For relationship to work, it is required that the parties involved should work it out themselves and take responsibilities both individually and collectively. The relationship you envy did not fall from heaven, they also had to put in work in theirs even at the point where it seemed to be rough, so why not put in work on your own?
What makes people easily disappointed in relationship is the expectation of perfection and when it is not forthcoming, they will lose interest in the relationship. Well, you need to realize that, just like you, your partner is not perfect and they are not without flaws. When you understand this, you will lower your expectations and work with them towards becoming better.
When you always compare your weak points with someone else's highscore and their strengths, you will not improve on your weakness. What you should be more concerned about is not to become like someone else nor to beat their strengths but to improve on yourself. If you beat someone's record but you have not beaten your own record, then you have not improved.

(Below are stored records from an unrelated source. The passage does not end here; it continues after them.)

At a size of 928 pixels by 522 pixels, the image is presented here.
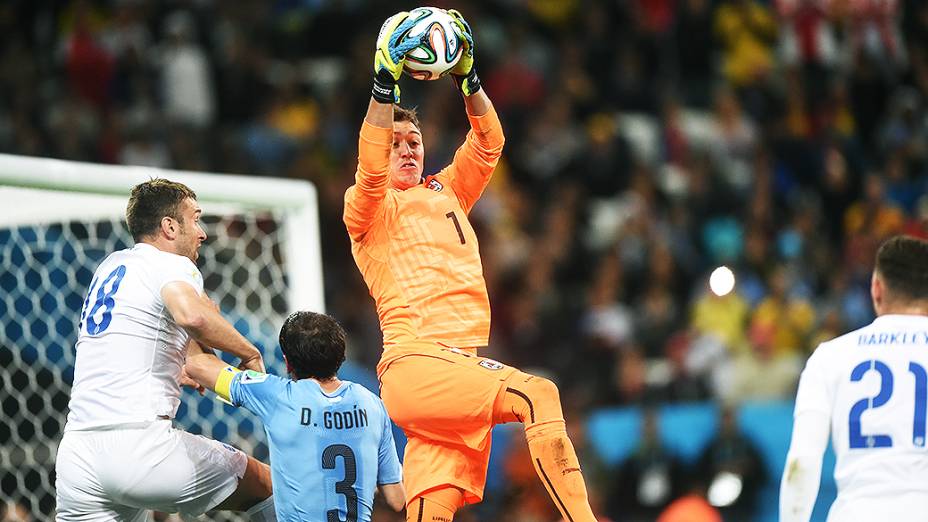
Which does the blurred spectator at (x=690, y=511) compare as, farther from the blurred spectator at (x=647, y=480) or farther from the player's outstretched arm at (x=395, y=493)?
the player's outstretched arm at (x=395, y=493)

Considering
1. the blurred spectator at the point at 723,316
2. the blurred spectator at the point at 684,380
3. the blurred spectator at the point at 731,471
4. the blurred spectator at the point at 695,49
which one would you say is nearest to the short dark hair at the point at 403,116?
the blurred spectator at the point at 731,471

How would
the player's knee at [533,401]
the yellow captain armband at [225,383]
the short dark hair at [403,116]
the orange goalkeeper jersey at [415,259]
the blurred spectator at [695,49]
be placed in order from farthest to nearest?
the blurred spectator at [695,49] < the short dark hair at [403,116] < the orange goalkeeper jersey at [415,259] < the player's knee at [533,401] < the yellow captain armband at [225,383]

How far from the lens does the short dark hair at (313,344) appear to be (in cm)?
504

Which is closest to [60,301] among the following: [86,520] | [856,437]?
[86,520]

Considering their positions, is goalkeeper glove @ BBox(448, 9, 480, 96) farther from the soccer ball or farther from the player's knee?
the player's knee

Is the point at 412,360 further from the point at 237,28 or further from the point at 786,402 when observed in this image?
the point at 237,28

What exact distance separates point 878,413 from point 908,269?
546 mm

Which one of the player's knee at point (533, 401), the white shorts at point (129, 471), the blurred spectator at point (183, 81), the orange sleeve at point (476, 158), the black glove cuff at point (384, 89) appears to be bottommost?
the white shorts at point (129, 471)

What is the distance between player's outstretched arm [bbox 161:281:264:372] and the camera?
16.5 feet

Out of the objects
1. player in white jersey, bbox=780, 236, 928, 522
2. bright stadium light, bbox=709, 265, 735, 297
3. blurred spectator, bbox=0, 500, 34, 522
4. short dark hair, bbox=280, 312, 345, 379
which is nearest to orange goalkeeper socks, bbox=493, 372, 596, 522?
short dark hair, bbox=280, 312, 345, 379

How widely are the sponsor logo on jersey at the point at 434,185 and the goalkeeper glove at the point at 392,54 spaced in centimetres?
68

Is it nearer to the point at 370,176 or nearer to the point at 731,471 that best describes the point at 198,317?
the point at 370,176

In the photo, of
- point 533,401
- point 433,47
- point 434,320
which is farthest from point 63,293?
point 533,401

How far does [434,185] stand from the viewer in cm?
602
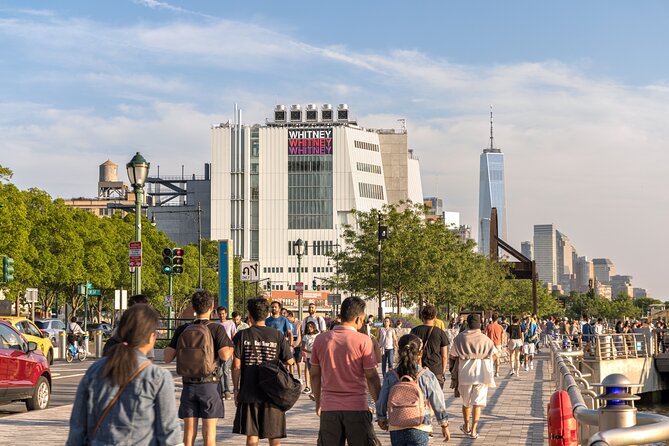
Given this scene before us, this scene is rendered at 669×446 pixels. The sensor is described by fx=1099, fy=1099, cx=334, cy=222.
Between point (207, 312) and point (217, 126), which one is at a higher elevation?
point (217, 126)

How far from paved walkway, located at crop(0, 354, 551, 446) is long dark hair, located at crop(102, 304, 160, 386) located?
8.69m

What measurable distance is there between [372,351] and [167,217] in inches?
6792

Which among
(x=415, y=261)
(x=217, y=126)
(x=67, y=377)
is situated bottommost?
(x=67, y=377)

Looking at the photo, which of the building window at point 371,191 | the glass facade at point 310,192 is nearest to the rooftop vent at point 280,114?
the glass facade at point 310,192

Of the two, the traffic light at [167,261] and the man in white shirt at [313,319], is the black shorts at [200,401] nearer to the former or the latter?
the man in white shirt at [313,319]

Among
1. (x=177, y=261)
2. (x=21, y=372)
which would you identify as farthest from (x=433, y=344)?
(x=177, y=261)

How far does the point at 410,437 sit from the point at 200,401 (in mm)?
3118

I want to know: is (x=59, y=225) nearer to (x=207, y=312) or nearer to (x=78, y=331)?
(x=78, y=331)

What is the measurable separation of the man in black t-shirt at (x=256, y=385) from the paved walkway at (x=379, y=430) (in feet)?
13.1

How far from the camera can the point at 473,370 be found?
50.0 feet

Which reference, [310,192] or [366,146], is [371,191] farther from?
[310,192]

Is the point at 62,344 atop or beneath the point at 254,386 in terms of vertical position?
beneath

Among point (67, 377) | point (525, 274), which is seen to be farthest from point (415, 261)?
point (525, 274)

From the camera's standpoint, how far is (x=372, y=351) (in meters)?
9.34
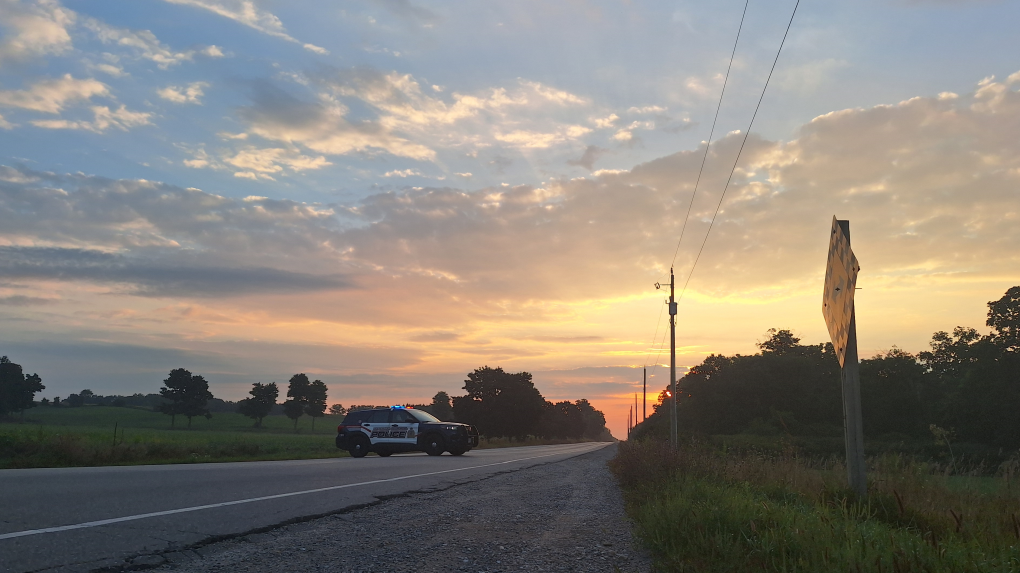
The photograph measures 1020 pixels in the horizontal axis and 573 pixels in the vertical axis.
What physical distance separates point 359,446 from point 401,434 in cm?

Just like everyone is different, relationships should also differ in approach and what applies to one should not be made a standard for others. When you understand this, you will focus more on building your own and not being a spectator to other people's relationships.
Image from Pixabay
Every time you set others as standards and you move to become like them, the best you can come up with is a second version of that person and not the original. In the same way, when you lose focus from your own relationship to focus on others, your originality may be lost. One thing you should always have in mind is that the success or failure of your relationship is a result of the responsibilities you take or do not take.